> _Short problem_: Transcribe the entries below exactly.

> _Extracted material_:
## begin
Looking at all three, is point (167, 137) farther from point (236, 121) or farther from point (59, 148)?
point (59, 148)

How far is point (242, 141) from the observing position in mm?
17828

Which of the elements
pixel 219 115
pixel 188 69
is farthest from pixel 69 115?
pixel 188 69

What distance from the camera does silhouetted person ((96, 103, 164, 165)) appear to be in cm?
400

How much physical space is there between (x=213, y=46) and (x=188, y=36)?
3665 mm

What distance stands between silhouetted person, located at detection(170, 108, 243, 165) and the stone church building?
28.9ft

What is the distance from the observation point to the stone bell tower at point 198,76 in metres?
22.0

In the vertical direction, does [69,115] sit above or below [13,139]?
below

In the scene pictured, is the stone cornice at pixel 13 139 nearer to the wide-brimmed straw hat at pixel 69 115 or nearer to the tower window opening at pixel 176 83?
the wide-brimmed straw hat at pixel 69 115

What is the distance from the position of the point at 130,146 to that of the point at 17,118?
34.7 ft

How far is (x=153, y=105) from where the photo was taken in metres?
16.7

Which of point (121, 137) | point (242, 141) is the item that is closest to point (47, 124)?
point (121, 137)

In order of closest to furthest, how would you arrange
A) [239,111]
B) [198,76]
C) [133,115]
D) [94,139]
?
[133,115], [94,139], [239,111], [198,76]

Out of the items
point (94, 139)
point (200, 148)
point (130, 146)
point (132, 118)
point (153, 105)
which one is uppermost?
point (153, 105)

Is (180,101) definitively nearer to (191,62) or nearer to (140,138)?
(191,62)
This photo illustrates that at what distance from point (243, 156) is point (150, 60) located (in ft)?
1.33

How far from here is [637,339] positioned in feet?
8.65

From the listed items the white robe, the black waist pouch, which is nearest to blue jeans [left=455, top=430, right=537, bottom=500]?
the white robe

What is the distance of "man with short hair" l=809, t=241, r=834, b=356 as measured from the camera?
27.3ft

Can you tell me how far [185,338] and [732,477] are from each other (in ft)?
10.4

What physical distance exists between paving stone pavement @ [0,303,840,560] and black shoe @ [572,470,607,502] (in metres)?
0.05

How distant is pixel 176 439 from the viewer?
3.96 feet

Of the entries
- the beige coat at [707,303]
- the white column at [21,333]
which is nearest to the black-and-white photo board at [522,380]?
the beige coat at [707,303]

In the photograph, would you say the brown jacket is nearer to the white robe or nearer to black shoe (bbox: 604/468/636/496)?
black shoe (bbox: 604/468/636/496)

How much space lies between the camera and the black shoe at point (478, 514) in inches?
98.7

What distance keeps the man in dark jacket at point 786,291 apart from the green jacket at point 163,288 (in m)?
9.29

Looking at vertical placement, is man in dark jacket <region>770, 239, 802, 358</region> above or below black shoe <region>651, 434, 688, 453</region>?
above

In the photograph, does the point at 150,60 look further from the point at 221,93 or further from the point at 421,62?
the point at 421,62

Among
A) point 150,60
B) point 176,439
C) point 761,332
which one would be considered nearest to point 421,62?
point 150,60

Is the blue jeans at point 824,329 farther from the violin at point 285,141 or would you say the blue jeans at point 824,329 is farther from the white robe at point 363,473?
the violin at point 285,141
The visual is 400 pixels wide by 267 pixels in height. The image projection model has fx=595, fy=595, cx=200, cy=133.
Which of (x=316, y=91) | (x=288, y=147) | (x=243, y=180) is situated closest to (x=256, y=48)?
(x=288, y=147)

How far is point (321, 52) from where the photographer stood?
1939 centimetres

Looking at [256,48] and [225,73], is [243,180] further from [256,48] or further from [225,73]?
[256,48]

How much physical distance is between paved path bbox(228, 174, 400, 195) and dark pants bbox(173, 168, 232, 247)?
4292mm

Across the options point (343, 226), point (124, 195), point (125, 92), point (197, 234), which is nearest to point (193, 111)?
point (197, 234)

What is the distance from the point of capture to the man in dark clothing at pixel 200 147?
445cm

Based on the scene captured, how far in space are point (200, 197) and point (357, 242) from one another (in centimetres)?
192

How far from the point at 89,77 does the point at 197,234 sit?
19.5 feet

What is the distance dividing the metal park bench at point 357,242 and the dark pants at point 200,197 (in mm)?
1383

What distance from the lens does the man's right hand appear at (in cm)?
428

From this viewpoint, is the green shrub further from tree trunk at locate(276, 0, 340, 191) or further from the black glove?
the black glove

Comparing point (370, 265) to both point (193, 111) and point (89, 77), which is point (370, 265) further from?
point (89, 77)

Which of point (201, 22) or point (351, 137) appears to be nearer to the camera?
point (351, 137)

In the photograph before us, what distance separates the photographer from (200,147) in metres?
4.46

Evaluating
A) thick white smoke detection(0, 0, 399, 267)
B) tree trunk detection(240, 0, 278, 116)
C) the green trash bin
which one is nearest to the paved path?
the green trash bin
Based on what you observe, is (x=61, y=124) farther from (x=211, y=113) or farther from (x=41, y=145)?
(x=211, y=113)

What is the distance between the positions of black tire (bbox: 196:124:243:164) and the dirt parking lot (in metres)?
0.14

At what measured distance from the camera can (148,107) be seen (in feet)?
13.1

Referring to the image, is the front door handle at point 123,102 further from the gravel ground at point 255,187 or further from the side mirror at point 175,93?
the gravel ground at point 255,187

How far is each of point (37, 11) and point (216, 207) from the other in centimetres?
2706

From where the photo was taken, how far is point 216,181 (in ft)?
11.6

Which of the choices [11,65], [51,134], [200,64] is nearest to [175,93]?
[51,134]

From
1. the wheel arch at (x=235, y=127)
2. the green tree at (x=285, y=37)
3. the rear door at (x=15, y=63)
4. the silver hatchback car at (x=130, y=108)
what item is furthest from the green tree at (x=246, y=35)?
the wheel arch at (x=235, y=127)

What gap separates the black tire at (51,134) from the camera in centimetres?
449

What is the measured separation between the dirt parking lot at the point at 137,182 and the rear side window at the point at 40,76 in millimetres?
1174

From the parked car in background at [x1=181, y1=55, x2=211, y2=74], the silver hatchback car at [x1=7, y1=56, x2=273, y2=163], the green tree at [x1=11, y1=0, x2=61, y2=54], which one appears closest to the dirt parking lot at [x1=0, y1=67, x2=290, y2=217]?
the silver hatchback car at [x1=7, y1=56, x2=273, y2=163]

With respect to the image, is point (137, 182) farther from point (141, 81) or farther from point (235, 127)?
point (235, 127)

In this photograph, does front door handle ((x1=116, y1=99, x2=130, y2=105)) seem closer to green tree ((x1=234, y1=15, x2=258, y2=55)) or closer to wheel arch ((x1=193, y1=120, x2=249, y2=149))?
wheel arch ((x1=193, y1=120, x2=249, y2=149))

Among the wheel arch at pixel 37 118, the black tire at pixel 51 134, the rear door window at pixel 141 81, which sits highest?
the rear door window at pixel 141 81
## end
> _Solution for this exercise_:
Looking at all three, is point (167, 137) farther from point (236, 121) or farther from point (59, 148)?
point (59, 148)

How far is point (242, 141) from the observing position in mm?
17828

Which of the elements
pixel 219 115
pixel 188 69
is farthest from pixel 69 115?
pixel 188 69

What distance from the camera does silhouetted person ((96, 103, 164, 165)) appear to be in cm?
400

How much physical space is there between (x=213, y=46) and (x=188, y=36)?
3665 mm

What distance stands between silhouetted person, located at detection(170, 108, 243, 165) and the stone church building?
28.9ft

What is the distance from the observation point to the stone bell tower at point 198,76 in metres?
22.0

In the vertical direction, does [69,115] sit above or below [13,139]?
below

In the scene pictured, is the stone cornice at pixel 13 139 nearer to the wide-brimmed straw hat at pixel 69 115 or nearer to the tower window opening at pixel 176 83?
the wide-brimmed straw hat at pixel 69 115

What is the distance from the position of the point at 130,146 to that of the point at 17,118?
34.7 ft

How far is (x=153, y=105) from where the photo was taken in metres?
16.7

Which of point (121, 137) | point (242, 141) is the item that is closest to point (47, 124)?
point (121, 137)

In order of closest to furthest, how would you arrange
A) [239,111]
B) [198,76]
C) [133,115]
D) [94,139]
?
[133,115], [94,139], [239,111], [198,76]

Out of the items
point (94, 139)
point (200, 148)
point (130, 146)
point (132, 118)
point (153, 105)
which one is uppermost?
point (153, 105)

Is (180,101) definitively nearer to (191,62) or nearer to (140,138)?
(191,62)
This photo illustrates that at what distance from point (243, 156) is point (150, 60) located (in ft)?
1.33

How far from here is [637,339] positioned in feet?
8.65

From the listed items the white robe, the black waist pouch, which is nearest to blue jeans [left=455, top=430, right=537, bottom=500]?
the white robe

What is the distance of "man with short hair" l=809, t=241, r=834, b=356 as measured from the camera?
27.3ft

Can you tell me how far [185,338] and [732,477] are from each other (in ft)?
10.4

What physical distance exists between paving stone pavement @ [0,303,840,560] and black shoe @ [572,470,607,502] (in metres)?
0.05

How distant is pixel 176 439 from the viewer?
3.96 feet

Of the entries
- the beige coat at [707,303]
- the white column at [21,333]
which is nearest to the black-and-white photo board at [522,380]?
the beige coat at [707,303]

In the photograph, would you say the brown jacket is nearer to the white robe or nearer to black shoe (bbox: 604/468/636/496)?
black shoe (bbox: 604/468/636/496)

How much space lies between the camera and the black shoe at point (478, 514) in inches?
98.7

What distance keeps the man in dark jacket at point 786,291 apart from the green jacket at point 163,288 (in m)?
9.29

Looking at vertical placement, is man in dark jacket <region>770, 239, 802, 358</region> above or below black shoe <region>651, 434, 688, 453</region>?
above

In the photograph, does the point at 150,60 look further from the point at 221,93 or further from the point at 421,62?
the point at 421,62

Among
A) point 150,60
B) point 176,439
C) point 761,332
which one would be considered nearest to point 421,62?
point 150,60

Is the blue jeans at point 824,329 farther from the violin at point 285,141 or would you say the blue jeans at point 824,329 is farther from the white robe at point 363,473?
the violin at point 285,141
The visual is 400 pixels wide by 267 pixels in height. The image projection model has fx=595, fy=595, cx=200, cy=133.
Which of (x=316, y=91) | (x=288, y=147) | (x=243, y=180) is situated closest to (x=256, y=48)?
(x=288, y=147)

How far is point (321, 52) from where the photographer stood?
1939 centimetres

Looking at [256,48] and [225,73], is [243,180] further from [256,48] or further from [225,73]?
[256,48]

How much physical distance is between paved path bbox(228, 174, 400, 195) and dark pants bbox(173, 168, 232, 247)?
4292mm

Across the options point (343, 226), point (124, 195), point (125, 92), point (197, 234), which is nearest to point (193, 111)?
point (197, 234)

What is the distance from the point of capture to the man in dark clothing at pixel 200 147?
445cm

Based on the scene captured, how far in space are point (200, 197) and point (357, 242) from one another (in centimetres)?
192

How far from the point at 89,77 does the point at 197,234 sit?
19.5 feet

What is the distance dividing the metal park bench at point 357,242 and the dark pants at point 200,197 (in mm)?
1383

What distance from the lens does the man's right hand appear at (in cm)?
428

From this viewpoint, is the green shrub further from tree trunk at locate(276, 0, 340, 191) or further from the black glove?
the black glove

Comparing point (370, 265) to both point (193, 111) and point (89, 77), which is point (370, 265) further from?
point (89, 77)

Which of point (201, 22) or point (351, 137) appears to be nearer to the camera?
point (351, 137)

In the photograph before us, what distance separates the photographer from (200,147) in metres?
4.46

Evaluating
A) thick white smoke detection(0, 0, 399, 267)
B) tree trunk detection(240, 0, 278, 116)
C) the green trash bin
which one is nearest to the paved path?
the green trash bin
Based on what you observe, is (x=61, y=124) farther from (x=211, y=113) or farther from (x=41, y=145)?
(x=211, y=113)

What is the distance between the positions of black tire (bbox: 196:124:243:164) and the dirt parking lot (in metres)?
0.14

At what measured distance from the camera can (148,107) be seen (in feet)?
13.1

Referring to the image, is the front door handle at point 123,102 further from the gravel ground at point 255,187 or further from the side mirror at point 175,93?
the gravel ground at point 255,187

How far is each of point (37, 11) and point (216, 207) from the other in centimetres?
2706

From where the photo was taken, how far is point 216,181 (in ft)?
11.6

Which of the choices [11,65], [51,134], [200,64] is nearest to [175,93]?
[51,134]

From
1. the wheel arch at (x=235, y=127)
2. the green tree at (x=285, y=37)
3. the rear door at (x=15, y=63)
4. the silver hatchback car at (x=130, y=108)
what item is furthest from the green tree at (x=246, y=35)?
the wheel arch at (x=235, y=127)

What gap separates the black tire at (51,134) from the camera in centimetres?
449

What is the measured separation between the dirt parking lot at the point at 137,182 and the rear side window at the point at 40,76 in millimetres?
1174

From the parked car in background at [x1=181, y1=55, x2=211, y2=74], the silver hatchback car at [x1=7, y1=56, x2=273, y2=163], the green tree at [x1=11, y1=0, x2=61, y2=54], which one appears closest to the dirt parking lot at [x1=0, y1=67, x2=290, y2=217]?
the silver hatchback car at [x1=7, y1=56, x2=273, y2=163]

With respect to the image, is point (137, 182) farther from point (141, 81) or farther from point (235, 127)?
point (235, 127)

In this photograph, does front door handle ((x1=116, y1=99, x2=130, y2=105)) seem closer to green tree ((x1=234, y1=15, x2=258, y2=55)) or closer to wheel arch ((x1=193, y1=120, x2=249, y2=149))?
wheel arch ((x1=193, y1=120, x2=249, y2=149))

Among the wheel arch at pixel 37 118, the black tire at pixel 51 134, the rear door window at pixel 141 81, which sits highest?
the rear door window at pixel 141 81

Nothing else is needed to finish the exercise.